Space race with China driving investment to counter hypersonic missile threat

As Space Symposium kicked off n Colorado Springs last week, retired Gen. John Hyten, former vice chairman of the Joint Chiefs of Staff, reminded a packed ballroom about the 65th anniversary of the first manned space flight around the world.

On April 12, 1961, a cosmonaut from the Soviet Union Yuri Gagarin, circled the world, beating the U.S.

“That was a threat to the United States, and we all understood,” Hyten told the crowd attending the Space Leaders and Stakeholders Roundtable at the Cheyenne Mountain Resort. The event brought together industry, military and congressional leaders as part of a symposium that draws thousands of attendees from across the world.

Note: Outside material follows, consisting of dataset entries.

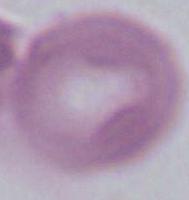
identification = red blood cell
magnification = 1000x
modality = photomicrographName the parasite shown.
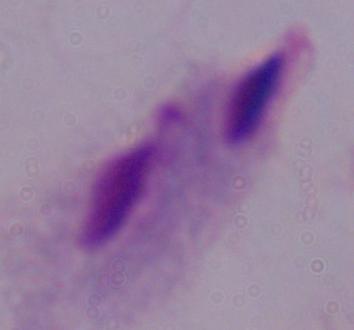

This is a trichomonad.

Summary:
  - Modality: photomicrograph
  - Magnification: 1000x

After Gagarin’s groundbreaking flight, America changed its policies to catch up in the space race, Hyten said.

Yet following China’s test of a hypersonic missile that circled the world and hit a target in China in 2021, there has been far less national buzz, he noted.

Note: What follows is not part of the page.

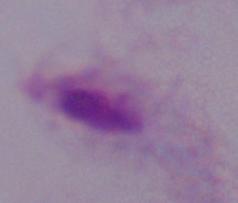
A trichomonad is shown. 1000x magnification. Micrograph.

Hyten told the nation on CBS about the test, something the U.S. and Russia haven’t undertaken, and he expected a national uproar. But interest died down in about three days, he said.

“We have to understand, we are in a competition,” he told the crowd. The public must understand the threats to create a sense of urgency.

Hypersonic missiles are more dangerous than more traditional ballistic missiles because a ballistic missile travels in an arc like a cannonball, making its destination easy to predict, while hypersonics are harder to track because they glide side to side and travel much faster.

China is also investing heavily in on-orbit assets, including a satellite that pulled another out of orbit. The country is aiming to have a lunar base by 2035.

To help meet the threats in space, the Trump administration issued a sweeping executive order in December 2025 laying out ambitious goals, such as developing new missile defense technologies as part of the Golden Dome project by 2028 and building the basics of a lunar outpost by 2030. The recently successful Artemis II mission is a step toward that lunar base and ultimately a manned mission to Mars.

The administration is also proposing a big boost in defense spending, up to $1.5 trillion. It’s a proposal that more than doubles spending on the Space Force as part of addressing the threats, said House Armed Services Chairman Mike Rogers, R-Ala., who participated in the event. He noted that threats in space are one of the few areas that garner bipartisan agreement.

If approved, the defense budget would have a new baseline, Rogers said, sending the defense industry a clear signal about the government’s intended investment at a time when the world order has been called into question.

“We are working to meet the moment, and I have no doubt we are going to,” he said.